# Data Science Blog

Machine learning & data science for beginners and experts alike.
Register for the upcoming Live Community Q&A Session - and don't forget to submit your questions for @DeanS regarding the future role of analytics here.

## Using Alteryx Tools for the Occupancy Detection Problem Alteryx

In 2017 the US’s primary energy consumption was equal to about 97.7 quadrillion British Thermal Units (BTU). That's 97,728,000,000,000,000!

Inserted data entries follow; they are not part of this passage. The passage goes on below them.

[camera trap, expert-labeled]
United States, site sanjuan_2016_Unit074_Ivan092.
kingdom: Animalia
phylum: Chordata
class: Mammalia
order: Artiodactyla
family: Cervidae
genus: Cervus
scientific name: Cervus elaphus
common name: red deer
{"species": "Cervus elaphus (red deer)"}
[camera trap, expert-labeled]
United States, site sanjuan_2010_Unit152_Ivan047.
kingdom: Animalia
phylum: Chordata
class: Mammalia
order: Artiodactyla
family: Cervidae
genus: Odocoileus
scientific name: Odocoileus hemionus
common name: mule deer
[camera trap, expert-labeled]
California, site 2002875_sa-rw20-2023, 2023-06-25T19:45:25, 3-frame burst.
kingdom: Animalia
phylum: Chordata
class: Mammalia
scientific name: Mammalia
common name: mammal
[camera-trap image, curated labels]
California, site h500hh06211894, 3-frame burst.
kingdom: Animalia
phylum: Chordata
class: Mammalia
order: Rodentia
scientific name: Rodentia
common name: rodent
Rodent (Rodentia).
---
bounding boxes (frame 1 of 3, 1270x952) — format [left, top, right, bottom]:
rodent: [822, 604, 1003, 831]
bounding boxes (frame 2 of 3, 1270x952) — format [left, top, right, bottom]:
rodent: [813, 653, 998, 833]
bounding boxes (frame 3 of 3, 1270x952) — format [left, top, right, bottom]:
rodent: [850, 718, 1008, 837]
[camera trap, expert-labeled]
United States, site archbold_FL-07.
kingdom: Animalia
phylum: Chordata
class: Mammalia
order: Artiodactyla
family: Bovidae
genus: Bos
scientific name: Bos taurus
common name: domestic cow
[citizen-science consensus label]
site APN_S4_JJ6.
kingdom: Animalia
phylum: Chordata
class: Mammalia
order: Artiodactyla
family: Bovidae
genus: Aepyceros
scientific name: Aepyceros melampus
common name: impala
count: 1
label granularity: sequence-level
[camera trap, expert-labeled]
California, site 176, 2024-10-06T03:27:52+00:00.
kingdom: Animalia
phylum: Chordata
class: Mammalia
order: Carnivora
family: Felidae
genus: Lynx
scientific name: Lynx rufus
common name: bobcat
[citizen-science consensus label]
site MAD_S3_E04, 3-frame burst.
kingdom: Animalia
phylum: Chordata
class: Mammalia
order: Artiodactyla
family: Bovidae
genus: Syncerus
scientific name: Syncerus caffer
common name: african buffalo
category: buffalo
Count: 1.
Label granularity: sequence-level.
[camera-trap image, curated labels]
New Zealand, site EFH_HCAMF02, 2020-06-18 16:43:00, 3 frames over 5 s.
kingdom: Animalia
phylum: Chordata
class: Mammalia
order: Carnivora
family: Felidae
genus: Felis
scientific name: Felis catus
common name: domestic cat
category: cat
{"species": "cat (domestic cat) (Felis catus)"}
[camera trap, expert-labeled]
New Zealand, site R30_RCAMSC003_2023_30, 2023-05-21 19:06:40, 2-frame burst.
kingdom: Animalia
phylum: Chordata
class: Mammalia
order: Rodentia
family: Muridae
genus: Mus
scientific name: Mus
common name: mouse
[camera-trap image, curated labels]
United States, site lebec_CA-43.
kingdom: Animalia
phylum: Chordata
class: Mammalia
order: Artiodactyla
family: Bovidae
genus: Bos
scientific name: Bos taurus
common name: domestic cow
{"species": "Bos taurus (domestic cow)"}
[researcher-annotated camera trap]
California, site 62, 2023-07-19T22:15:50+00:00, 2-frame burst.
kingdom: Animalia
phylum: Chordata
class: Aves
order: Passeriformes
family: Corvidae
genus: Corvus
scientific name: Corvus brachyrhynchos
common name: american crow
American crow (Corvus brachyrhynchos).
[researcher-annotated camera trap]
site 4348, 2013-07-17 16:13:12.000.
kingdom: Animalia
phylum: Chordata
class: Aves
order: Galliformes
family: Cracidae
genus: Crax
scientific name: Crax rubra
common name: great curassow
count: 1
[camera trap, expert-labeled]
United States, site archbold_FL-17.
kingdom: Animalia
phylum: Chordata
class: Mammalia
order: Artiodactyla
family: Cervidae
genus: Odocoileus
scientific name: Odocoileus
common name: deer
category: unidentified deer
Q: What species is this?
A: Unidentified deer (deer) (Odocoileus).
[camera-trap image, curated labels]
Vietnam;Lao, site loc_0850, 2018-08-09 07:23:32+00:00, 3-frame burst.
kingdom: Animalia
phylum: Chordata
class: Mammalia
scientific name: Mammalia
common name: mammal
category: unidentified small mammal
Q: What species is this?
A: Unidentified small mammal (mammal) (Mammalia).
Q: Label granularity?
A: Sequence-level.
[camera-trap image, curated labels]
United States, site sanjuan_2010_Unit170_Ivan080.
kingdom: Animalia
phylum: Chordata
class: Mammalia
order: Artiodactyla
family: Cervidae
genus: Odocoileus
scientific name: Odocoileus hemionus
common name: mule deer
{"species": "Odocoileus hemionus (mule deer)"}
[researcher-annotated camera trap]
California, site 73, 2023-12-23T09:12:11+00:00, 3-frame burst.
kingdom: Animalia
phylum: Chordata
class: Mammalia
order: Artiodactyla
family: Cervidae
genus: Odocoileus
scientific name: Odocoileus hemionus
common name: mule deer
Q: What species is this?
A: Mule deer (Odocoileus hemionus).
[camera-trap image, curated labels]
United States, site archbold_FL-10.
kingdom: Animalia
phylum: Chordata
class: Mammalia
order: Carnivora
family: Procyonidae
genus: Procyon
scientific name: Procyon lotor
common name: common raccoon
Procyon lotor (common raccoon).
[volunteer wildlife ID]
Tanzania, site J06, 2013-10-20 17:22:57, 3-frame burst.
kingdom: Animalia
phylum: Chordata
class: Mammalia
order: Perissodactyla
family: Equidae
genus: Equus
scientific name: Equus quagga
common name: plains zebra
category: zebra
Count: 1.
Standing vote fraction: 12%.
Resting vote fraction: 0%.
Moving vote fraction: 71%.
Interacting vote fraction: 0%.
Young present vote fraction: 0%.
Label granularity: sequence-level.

The occupancy detection problem is a well-known problem in the sensor industry that can be applied to help reduce major energy consumption in buildings. The chart below shows that about 60% – 70% of energy used in office buildings can be attributed to HVAC (Heating, Ventilation, and Air Conditioning). If you are hoping to reduce HVAC costs in your office, having a reliable model that can turn off/on these HVAC systems can help reduce the usage of electricity.

In this blog, I am going to tackle the Occupancy Detection Problem by using Alteryx to create a logistic regression model. First, I am going to create a model generated with the R-Based Logistic Regression Tool (included in the Predictive Tools Installation) and then compare it with the model created in the Python Tool (introduced in version 2018.3).

Since this binary classification problem is used to predict whether a room is occupied based on environmental factors such as temperature, humidity, CO­2 and related measures, I found a perfect dataset from the UCI Machine Learning repository. This dataset includes variables such as date-time, temperature, humidity, humidity ratio, light, CO­, and occupancy. The main objective of this project is to estimate the probability of whether or not a room is occupied based on the sensor data.

Variable information

1. Date Time: Year-Month-Day hh:mm:ss
2. Temperature in Celsius.
3. Relative Humidity as a percentage.
4. Light measured in Lux.
5. CO­­2 measured in parts per million (ppm).
6. Humidity Ratio which was a derived quantity from temperature and relative humidity in .

7. Occupancy as either 0 for not occupied or 1 for occupied.

The dataset is available in a .txt format, but we can bring it in Alteryx as a .csv with a comma as a delimiter.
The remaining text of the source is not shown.